_Actions to take_.
- A) List the three kinds of ISO codes named in the copyright-in-standards article.
- B) Answer these questions from the copyright-in-standards article:
(i) What has caused copyright law to become a new actor in the standards debate?
(ii) Which codes does Part I argue were wrongly upheld as copyrighted?
(iii) Under which two doctrines have courts excluded standards from copyright protection?
- C) Rewrite the copyright-in-standards article from "Questioning Copyright in" to "Dental Association (ADA).", putting "digital economy" in place of "information economy".

_Document passage_.
Questioning Copyright in Standards
The rise of the information economy has caused copyright law to become a new actor in the intellectual property rights and standards debate because standard-setting organizations (SSOs) increasingly claim copyrights in standards and charge substantial fees for access to and rights to use standards such as International Organization for Standardization (ISO) country, currency, and language codes and standard medical and dental procedure codes promulgated by the American Medical Association (AMA) and the American Dental Association (ADA).
This article will consider whether standards such as these, especially those whose use is mandated by government rules, should be eligible for copyright protection as a matter of U.S. copyright law. Part I reviews several lawsuits that have challenged copyrights in numbering systems devised to enable efficient communication and will argue that the decisions upholding copyrights in the AMA and ADA codes were incorrectly decided in light of past and subsequent caselaw, the statutory exclusion of systems from copyright, and various policy considerations. Part II considers copyright caselaw and policies that have persuaded courts to exclude standards from the scope of copyright protection under the scenes a faire and merger of idea and expression doctrines. It also considers whether government mandates to use certain standards should affect the ability to claim copyright in those standards. Part III assesses whether SSOs need copyright incentives to develop and maintain industry standards they promulgate and whether arguments based on incentives should prevail over other considerations. It will also identify some competition and other public policy concerns about allowing private entities to own standards, particularly those whose use is required by law.

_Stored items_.
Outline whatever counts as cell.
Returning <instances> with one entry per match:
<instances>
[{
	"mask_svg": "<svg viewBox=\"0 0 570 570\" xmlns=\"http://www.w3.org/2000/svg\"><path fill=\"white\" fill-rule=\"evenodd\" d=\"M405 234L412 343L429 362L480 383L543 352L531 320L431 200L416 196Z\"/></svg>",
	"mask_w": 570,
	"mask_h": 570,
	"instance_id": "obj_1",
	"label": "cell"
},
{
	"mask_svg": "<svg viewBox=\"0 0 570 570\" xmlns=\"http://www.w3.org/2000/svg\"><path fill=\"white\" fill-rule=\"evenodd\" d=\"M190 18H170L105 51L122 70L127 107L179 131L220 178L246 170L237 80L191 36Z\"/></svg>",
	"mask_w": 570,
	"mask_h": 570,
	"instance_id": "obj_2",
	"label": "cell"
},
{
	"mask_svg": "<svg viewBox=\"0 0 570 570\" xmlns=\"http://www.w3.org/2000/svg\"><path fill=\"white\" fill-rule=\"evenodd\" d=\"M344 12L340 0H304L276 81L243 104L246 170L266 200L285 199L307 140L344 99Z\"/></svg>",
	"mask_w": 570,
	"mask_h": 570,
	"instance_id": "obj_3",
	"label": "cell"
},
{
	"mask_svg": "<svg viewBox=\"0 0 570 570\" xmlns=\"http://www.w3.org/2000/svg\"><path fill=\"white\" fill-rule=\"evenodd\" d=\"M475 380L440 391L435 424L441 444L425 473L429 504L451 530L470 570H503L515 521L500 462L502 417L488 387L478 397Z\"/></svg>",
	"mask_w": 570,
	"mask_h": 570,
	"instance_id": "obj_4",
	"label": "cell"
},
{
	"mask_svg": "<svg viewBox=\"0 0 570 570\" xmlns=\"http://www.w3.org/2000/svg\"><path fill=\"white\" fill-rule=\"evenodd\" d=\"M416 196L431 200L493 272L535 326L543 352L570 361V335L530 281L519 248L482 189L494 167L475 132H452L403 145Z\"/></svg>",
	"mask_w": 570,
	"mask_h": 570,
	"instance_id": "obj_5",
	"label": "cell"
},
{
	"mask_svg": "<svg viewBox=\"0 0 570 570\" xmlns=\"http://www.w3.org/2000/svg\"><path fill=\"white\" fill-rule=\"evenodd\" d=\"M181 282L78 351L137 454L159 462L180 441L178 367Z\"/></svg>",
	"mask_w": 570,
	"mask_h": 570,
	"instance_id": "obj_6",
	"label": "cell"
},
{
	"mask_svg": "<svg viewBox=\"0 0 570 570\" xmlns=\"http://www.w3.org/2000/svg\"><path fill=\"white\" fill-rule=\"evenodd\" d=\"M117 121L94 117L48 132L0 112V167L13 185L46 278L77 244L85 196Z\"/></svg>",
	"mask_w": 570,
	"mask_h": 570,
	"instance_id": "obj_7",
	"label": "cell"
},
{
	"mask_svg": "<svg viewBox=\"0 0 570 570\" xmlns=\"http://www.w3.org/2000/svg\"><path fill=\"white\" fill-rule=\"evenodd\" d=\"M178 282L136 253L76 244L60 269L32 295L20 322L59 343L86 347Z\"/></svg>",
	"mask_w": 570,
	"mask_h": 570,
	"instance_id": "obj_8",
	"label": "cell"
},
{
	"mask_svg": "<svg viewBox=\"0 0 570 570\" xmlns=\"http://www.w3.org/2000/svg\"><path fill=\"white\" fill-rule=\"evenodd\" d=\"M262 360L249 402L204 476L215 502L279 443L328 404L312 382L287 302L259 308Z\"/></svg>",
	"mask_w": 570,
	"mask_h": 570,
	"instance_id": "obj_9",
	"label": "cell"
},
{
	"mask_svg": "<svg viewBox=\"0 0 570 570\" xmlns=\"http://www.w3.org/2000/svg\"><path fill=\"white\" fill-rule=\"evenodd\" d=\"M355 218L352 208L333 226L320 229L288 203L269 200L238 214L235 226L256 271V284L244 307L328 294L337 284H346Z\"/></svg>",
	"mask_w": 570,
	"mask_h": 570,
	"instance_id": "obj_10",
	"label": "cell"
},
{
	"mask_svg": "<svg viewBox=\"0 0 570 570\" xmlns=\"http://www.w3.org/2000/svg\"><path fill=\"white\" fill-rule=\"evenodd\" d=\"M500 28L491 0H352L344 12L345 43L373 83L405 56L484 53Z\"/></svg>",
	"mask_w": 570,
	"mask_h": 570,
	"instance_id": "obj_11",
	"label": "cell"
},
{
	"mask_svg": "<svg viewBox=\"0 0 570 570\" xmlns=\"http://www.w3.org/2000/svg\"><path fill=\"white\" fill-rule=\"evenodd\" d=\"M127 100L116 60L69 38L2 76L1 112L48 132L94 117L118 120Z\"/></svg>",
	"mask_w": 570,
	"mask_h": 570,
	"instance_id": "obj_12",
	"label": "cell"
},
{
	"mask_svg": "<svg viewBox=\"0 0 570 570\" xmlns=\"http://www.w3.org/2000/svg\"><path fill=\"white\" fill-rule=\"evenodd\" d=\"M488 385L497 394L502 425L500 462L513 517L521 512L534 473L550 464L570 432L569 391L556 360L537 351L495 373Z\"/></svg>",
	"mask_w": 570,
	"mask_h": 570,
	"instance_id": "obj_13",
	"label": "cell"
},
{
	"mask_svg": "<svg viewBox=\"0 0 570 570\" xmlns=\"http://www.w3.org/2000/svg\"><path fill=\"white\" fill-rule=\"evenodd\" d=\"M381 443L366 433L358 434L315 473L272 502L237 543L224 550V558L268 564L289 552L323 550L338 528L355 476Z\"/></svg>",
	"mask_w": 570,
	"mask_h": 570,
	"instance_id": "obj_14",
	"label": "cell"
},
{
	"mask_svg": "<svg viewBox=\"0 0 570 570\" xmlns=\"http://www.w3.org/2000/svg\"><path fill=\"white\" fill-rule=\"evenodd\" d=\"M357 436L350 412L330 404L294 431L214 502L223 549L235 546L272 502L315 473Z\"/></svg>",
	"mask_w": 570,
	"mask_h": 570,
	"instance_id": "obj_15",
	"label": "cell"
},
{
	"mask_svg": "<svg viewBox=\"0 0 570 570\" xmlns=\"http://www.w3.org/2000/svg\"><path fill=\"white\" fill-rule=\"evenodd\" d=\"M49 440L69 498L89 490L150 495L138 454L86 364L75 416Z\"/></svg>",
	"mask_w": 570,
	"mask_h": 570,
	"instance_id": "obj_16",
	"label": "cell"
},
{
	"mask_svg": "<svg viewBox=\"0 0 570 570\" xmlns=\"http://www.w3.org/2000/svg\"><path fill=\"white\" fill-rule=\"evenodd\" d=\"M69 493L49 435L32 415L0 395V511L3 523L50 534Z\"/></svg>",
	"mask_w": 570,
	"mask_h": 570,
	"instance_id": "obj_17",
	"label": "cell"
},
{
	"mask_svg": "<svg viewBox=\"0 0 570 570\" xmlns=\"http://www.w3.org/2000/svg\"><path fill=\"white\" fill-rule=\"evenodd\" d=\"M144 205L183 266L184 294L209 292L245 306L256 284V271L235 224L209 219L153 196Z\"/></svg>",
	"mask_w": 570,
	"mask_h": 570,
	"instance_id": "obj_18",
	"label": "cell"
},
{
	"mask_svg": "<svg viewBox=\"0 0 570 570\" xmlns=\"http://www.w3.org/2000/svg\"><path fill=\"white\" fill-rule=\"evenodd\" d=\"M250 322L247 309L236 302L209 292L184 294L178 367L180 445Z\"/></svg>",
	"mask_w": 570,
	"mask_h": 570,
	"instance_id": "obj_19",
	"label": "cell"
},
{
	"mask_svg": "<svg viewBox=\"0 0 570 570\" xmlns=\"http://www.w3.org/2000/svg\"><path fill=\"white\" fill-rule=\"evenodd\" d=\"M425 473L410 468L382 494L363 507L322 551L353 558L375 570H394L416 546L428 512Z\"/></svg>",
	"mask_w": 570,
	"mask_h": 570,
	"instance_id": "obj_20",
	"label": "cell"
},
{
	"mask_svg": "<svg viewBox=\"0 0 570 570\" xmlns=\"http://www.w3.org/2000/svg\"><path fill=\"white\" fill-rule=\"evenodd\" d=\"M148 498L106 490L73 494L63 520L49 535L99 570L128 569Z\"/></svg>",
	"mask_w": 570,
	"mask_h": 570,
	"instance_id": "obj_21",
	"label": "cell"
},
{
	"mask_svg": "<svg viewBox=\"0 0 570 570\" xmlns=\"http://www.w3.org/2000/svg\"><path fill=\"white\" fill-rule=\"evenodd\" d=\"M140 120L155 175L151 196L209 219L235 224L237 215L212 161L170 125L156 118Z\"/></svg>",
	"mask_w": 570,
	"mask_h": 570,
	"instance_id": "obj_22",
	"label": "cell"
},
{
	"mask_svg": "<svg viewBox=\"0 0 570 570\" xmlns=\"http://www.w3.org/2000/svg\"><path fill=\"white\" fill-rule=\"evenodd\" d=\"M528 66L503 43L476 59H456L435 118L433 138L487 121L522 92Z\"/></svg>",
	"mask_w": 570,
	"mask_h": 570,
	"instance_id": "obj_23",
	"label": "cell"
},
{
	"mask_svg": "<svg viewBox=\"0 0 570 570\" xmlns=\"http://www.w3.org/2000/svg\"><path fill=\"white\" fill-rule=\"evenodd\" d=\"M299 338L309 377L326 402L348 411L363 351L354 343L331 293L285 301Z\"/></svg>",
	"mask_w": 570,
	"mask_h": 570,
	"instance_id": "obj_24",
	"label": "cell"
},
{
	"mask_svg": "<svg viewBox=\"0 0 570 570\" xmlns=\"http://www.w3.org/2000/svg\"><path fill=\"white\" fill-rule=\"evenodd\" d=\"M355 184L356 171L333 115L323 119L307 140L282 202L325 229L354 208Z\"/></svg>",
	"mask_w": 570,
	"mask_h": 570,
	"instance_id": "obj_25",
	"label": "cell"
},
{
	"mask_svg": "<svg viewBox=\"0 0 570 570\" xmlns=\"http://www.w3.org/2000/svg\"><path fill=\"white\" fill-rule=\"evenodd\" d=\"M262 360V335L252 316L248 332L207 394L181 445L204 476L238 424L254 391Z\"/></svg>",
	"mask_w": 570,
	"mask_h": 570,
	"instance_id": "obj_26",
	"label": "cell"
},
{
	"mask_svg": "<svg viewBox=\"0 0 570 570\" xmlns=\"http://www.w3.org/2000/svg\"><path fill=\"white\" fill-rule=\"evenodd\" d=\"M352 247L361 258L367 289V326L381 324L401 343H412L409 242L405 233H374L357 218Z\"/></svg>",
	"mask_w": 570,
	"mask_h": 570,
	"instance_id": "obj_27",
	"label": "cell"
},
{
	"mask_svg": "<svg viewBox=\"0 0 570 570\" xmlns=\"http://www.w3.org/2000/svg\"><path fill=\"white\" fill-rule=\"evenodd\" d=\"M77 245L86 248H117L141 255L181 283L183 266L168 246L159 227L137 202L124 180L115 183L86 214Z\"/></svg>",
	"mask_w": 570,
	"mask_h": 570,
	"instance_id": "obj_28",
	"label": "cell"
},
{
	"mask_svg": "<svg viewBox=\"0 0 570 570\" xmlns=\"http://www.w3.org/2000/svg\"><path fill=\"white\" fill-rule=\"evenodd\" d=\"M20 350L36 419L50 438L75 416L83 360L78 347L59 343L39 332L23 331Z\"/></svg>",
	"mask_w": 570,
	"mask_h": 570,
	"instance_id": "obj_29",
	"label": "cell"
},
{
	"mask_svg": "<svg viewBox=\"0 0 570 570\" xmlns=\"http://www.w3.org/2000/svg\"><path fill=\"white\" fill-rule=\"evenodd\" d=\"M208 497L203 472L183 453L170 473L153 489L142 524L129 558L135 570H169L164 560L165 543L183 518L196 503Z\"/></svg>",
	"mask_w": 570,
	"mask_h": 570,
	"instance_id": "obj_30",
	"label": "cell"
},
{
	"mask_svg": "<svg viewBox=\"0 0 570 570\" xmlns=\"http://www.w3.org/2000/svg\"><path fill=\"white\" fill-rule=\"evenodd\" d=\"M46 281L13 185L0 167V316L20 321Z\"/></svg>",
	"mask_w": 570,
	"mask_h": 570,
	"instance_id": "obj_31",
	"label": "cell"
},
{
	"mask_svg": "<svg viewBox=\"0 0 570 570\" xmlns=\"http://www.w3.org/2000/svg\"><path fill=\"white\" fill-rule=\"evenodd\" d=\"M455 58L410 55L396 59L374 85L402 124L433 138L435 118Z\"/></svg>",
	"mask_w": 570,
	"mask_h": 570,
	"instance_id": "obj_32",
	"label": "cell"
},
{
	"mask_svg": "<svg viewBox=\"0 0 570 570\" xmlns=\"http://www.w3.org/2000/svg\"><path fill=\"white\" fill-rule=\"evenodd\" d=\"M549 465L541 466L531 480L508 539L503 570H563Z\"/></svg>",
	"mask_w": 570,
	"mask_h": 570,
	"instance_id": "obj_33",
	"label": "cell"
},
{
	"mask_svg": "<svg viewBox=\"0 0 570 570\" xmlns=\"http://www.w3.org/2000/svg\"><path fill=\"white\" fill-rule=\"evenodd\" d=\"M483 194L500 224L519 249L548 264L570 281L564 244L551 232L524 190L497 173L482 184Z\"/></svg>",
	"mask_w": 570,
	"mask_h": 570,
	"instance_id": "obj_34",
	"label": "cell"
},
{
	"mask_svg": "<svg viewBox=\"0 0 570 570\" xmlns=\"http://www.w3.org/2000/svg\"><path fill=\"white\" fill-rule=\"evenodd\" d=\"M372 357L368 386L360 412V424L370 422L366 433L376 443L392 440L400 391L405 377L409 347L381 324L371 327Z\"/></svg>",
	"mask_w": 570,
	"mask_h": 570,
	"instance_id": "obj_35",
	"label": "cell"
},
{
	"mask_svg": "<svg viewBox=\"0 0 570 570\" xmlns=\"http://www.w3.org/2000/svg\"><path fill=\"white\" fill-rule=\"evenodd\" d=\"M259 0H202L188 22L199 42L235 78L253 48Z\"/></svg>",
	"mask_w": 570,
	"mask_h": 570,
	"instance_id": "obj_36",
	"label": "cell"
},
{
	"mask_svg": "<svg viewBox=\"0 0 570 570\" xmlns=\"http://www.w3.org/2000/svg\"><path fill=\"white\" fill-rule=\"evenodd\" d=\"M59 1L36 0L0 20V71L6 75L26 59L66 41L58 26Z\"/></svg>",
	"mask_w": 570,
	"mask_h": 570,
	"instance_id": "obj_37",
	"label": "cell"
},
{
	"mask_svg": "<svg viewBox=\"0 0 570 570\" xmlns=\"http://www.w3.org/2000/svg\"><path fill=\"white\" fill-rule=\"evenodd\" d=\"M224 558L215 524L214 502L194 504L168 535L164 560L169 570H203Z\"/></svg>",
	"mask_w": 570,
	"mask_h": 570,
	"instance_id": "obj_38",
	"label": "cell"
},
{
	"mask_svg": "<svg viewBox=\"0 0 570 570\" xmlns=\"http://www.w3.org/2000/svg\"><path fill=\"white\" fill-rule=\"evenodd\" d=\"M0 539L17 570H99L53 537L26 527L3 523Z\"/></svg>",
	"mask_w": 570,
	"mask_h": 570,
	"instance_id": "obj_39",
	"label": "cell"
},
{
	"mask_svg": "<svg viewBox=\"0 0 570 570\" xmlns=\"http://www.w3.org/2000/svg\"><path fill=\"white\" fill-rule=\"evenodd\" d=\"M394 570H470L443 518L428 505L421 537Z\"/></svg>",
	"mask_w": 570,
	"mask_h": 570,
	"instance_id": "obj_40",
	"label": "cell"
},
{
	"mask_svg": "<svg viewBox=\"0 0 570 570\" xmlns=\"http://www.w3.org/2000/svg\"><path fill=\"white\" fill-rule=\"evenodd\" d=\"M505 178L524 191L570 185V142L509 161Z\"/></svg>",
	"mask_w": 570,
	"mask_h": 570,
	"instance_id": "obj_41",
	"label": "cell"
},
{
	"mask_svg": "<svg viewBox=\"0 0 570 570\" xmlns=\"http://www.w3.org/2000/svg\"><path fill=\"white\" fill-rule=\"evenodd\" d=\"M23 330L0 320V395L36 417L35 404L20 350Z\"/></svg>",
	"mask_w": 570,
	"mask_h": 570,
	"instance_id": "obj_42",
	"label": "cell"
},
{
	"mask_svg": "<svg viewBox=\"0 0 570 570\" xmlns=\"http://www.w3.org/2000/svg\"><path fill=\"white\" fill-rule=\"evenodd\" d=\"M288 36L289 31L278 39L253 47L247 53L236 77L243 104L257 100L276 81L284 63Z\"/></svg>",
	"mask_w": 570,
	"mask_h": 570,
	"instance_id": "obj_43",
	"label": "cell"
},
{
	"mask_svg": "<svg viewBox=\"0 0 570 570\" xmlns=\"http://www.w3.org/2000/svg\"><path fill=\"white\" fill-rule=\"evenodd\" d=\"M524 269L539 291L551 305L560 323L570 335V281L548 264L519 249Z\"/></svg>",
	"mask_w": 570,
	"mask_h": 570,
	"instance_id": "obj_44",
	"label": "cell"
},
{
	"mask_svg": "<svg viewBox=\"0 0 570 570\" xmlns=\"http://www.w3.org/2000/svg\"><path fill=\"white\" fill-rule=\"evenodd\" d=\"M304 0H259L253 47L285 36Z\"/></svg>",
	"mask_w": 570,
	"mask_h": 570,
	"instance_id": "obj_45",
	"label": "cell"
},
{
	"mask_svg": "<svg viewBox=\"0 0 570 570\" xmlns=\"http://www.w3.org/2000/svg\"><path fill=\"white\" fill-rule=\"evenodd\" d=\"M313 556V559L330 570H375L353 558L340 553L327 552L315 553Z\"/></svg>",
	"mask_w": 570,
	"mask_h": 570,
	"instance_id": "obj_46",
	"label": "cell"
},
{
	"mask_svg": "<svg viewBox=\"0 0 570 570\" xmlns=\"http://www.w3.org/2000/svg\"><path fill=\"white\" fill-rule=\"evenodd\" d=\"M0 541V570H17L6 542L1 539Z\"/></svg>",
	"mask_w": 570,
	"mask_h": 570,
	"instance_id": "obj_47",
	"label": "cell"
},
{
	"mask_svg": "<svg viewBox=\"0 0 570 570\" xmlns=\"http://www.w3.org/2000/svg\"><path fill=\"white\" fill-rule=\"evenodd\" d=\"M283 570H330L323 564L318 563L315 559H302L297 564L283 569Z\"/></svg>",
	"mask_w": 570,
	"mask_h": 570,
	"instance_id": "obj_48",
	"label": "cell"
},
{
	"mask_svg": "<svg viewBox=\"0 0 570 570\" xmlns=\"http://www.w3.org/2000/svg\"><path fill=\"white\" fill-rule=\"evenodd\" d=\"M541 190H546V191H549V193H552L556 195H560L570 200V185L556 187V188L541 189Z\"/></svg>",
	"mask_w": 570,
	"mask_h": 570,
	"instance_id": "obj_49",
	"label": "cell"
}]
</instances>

_Activity answers_.
- A) Country codes, currency codes, language codes

- B)
(i) The rise of the information economy
(ii) The AMA and ADA codes
(iii) The scenes a faire doctrine and the merger of idea and expression doctrine

- C)
Questioning Copyright in Standards
The rise of the digital economy has caused copyright law to become a new actor in the intellectual property rights and standards debate because standard-setting organizations (SSOs) increasingly claim copyrights in standards and charge substantial fees for access to and rights to use standards such as International Organization for Standardization (ISO) country, currency, and language codes and standard medical and dental procedure codes promulgated by the American Medical Association (AMA) and the American Dental Association (ADA).